La scuola di Bassi Maestro dice: se non hai la voce rauca non fare la voce rauca. Ai Colle der Fomento fa schifo il loro osannato primo album Odio Pieno dove c’erano cascati in pieno, lo so perché sono un cultore di storia dell’hip hop. Quando sono dietro a un microfono, metto in pratica gli insegnamenti che traggo da tanti artisti di genere e dai loro cd: il bello del rap è pensare che se t’impegni riesci a farlo anche tu con i mezzi che hai, cosa che non ti riesce con la Divina Commedia.
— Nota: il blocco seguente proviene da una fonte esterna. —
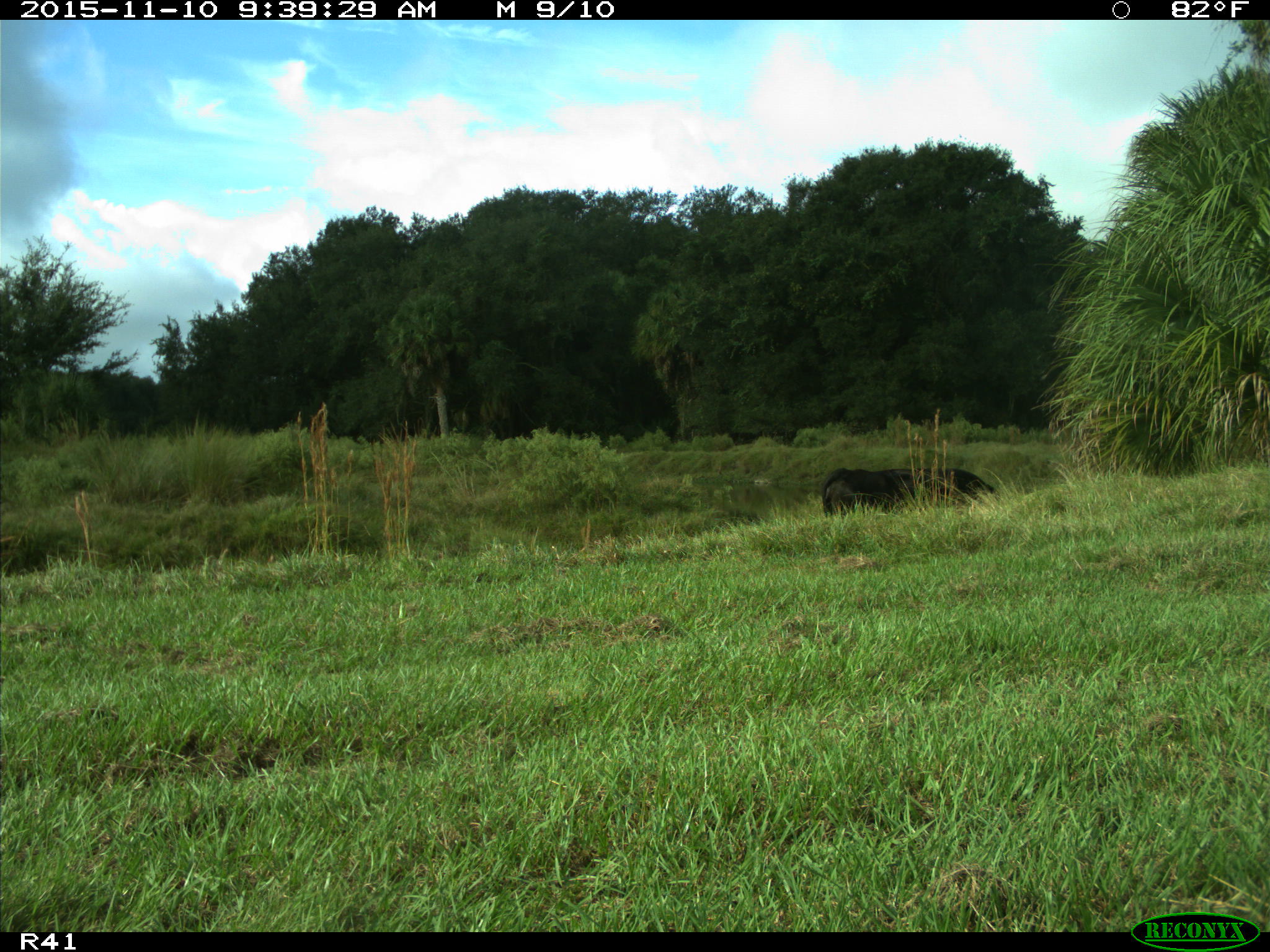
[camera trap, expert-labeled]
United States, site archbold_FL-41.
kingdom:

E questi sfondi che suonano ma non sono suonati da nessun musicista in pratica, non pensi ti limitino?
L’hip hop fa uso di sample. Prendi un disco, trovi un break, un campione che i discografici utilizzano, modificandolo e traendone una melodia. Non c’è una regola, l’importante è che il pezzo suoni: io cerco produttori con bagaglio musicale ampio che, se prendono un sample di tromba di un jazzista che amano, è perché hanno già chiaro in mente che sotto ci può stare una batteria che usava George Clinton. Parlando con queste persone capisci che non fanno mai le cose a caso, ma una volta non esisteva che i producer non usassero i propri drum kit, adesso ci sono i tight beat di pezzi famosi con i quali, in pratica, metti in vetrina a tuo nome una cosa altrui. Io so esattamente da dove arrivano i miei sample, poi se qualcuno vuol far diversamente faccia pure.
Qualcuno s’è urtato per l’ultimo video di Birrette Family: pistole, una Bolzano violenta lontana dal vero...
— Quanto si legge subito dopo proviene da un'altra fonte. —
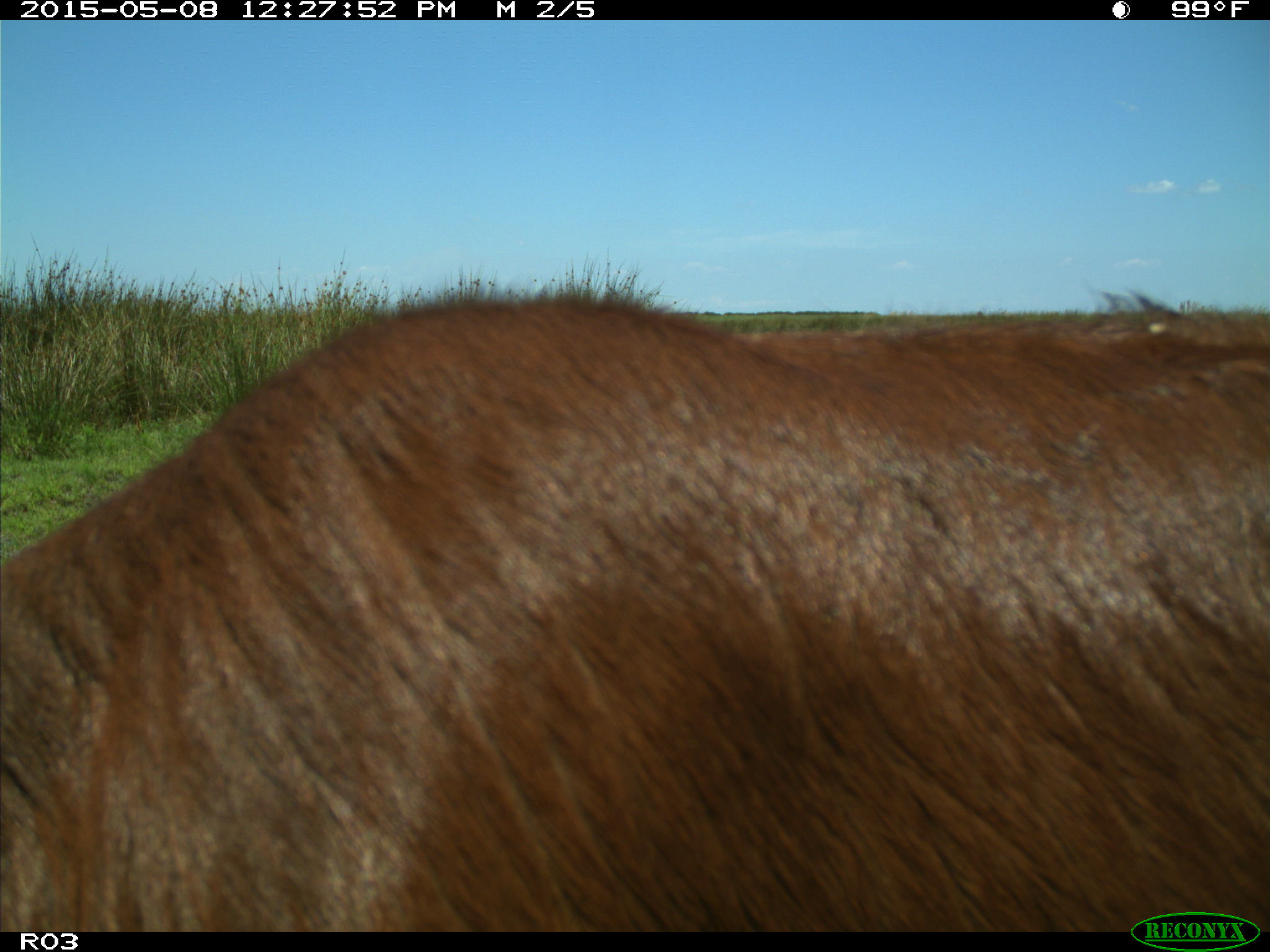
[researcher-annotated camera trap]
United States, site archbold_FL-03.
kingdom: Animalia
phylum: Chordata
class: Mammalia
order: Artiodactyla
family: Bovidae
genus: Bos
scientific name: Bos taurus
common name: domestic cow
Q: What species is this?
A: Bos taurus (domestic cow).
I gangsta rap non c’entrano, si tratta di un omaggio pulp a Quentin Tarantino voluto insieme a Claudio Zagarini. Il rap è anche questo, portare in scena le cose che ti piacciono. Guarda la break dance e dimmi se non è un mix di funk, James Brown, mosse di Kung Fu. Il video in questo caso non c’entra con la canzone, come noi non c’entriamo con il South Bronx dov’è nato l’hip hop alla fine dei ‘60, in un sostrato schifoso di macchine in fiamme, case senza servizi igienici o elettricità, bande di neri e portoricani che si sparano e alle quali la cultura hip hop ha dato un terreno meno cruento su cui rivaleggiare, a botte d’impianti sempre più belli o sfide di ballo. Io penso che anziché creare differenze tra comunità, qui a Bolzano il messaggio andrebbe interpretato nel senso di “facciamo vedere quante belle cose potremmo fare insieme”.